In North Africa and the Middle East, the story telling tradition started to decline from around the 1950’s with the advent of radio and television. Now it is the internet's turn to speed up this process. People's concentration spans have become so fragmented that the chances of them wanting to listen to a long epic tale are very small. Secondly the spread of literacy, while a good thing, has had a huge impact on oral culture. Other parts of the world have seen the same phenomenon; as people are taught to read, they no longer need someone else to read to them. This happens on a microscopic scale within every family; when a child learns to read, he or she is not dependent on mummy or daddy reading to them anymore. This is a sad loss for the parent but perhaps it is inevitable. There are however grounds for greater optimism now. For example the storytelling project at the Café Clock in the Kasbah in Marrakech is starting to gather momentum. In many developed nations too, I sense there is a real appetite to revive oral culture, perhaps because we feel we are missing something. In France for example there are now several hundred storytelling festivals every year.

MWN: How can it best be preserved?

Richard Hamilton: Of course you can record stories in audio form, or you can collect them and transcribe them, as I have done, in the form of a book. While this is a good thing, it is no substitute for the living breathing experience of listening to a folk tale in the flesh. The Native American folklorist Joseph Bruchac put it very well: "the story lives with the storytellers breath." The danger is that manuscripts, collections, exhibitions, museums of folklore and so on are not alive, they are just archival projects, like putting butterflies inside a glass cabinet. They are frozen in time. I think there is still room for both the recorded version and the live performance. For example, people listen to recorded music, but they also still like to go to concerts to feel the vibrancy and uniqueness of that experience.

MWN: How can young story tellers be initiated into the art of storytelling and can they find an audience?

Richard Hamilton: Again the Cafe Clock is a good example of how to involve the young generation. Here master storytellers are transferring their knowledge to young apprentices. It may be a fairly small venue with a limited audience but it is at least a start.

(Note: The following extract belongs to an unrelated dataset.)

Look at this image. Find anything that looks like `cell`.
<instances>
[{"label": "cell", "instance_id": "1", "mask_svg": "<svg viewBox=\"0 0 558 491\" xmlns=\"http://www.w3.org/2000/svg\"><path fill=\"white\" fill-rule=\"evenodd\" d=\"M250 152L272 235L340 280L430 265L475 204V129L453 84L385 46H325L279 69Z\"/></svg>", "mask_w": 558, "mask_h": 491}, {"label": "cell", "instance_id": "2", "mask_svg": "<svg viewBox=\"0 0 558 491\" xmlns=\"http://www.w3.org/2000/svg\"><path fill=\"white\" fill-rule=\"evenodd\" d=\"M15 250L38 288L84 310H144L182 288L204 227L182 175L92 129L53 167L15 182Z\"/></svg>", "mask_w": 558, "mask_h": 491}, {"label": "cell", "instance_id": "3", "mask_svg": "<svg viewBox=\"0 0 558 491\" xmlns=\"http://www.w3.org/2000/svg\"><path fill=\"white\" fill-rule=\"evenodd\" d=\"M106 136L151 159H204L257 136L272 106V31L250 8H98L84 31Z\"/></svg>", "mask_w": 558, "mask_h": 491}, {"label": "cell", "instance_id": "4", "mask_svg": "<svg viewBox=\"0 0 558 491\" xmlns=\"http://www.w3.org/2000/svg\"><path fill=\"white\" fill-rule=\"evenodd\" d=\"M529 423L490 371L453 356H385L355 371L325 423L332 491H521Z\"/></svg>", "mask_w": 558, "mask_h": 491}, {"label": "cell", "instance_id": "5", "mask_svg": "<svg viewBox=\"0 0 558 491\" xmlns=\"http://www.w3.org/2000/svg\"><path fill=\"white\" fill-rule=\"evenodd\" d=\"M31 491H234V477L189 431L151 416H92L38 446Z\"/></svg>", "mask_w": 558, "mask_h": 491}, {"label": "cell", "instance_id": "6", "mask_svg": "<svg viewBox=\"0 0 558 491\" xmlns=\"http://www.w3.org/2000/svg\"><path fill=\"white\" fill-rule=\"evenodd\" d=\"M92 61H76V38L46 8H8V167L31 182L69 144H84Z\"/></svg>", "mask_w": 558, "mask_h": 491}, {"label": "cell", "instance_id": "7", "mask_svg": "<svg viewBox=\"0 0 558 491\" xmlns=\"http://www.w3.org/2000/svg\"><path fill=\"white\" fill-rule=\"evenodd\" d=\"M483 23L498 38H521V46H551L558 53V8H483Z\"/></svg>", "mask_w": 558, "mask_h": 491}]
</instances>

I would like to see the Moroccan authorities doing a bit more. For example the Ministry of Education could include storytelling on its curriculum or even create an academy of storytelling. I also think that international organisations like UNESCO have to show a bit more gumption. They need to demonstrate that they are more than just talking shops and actually do something concrete. In the past, storytellers have visited schools to tell stories to young children. I understand that there was a lot of enthusiasm for this among the pupils, but I am not sure it was done on a big enough scale to make a real difference.

MWN: Would videos and YouTube be a good way to preserve story telling?

Richard Hamilton: I think the internet has huge potential to come to the rescue of the storytelling tradition. Although, as I say above, modern technology is killing off traditional culture, it could also paradoxically hold the key to its survival in the future. Some years ago Moroccan national radio recorded some of the great epic Islamic tales told by the storytellers, and still has the archive recordings in its vaults. In the same way I think it would be wonderful if young people across the globe could have access to these fantastic narratives via YouTube. But again, it is not quite the same as the real thing. In the end we can only hope and pray that storytelling will somehow survive.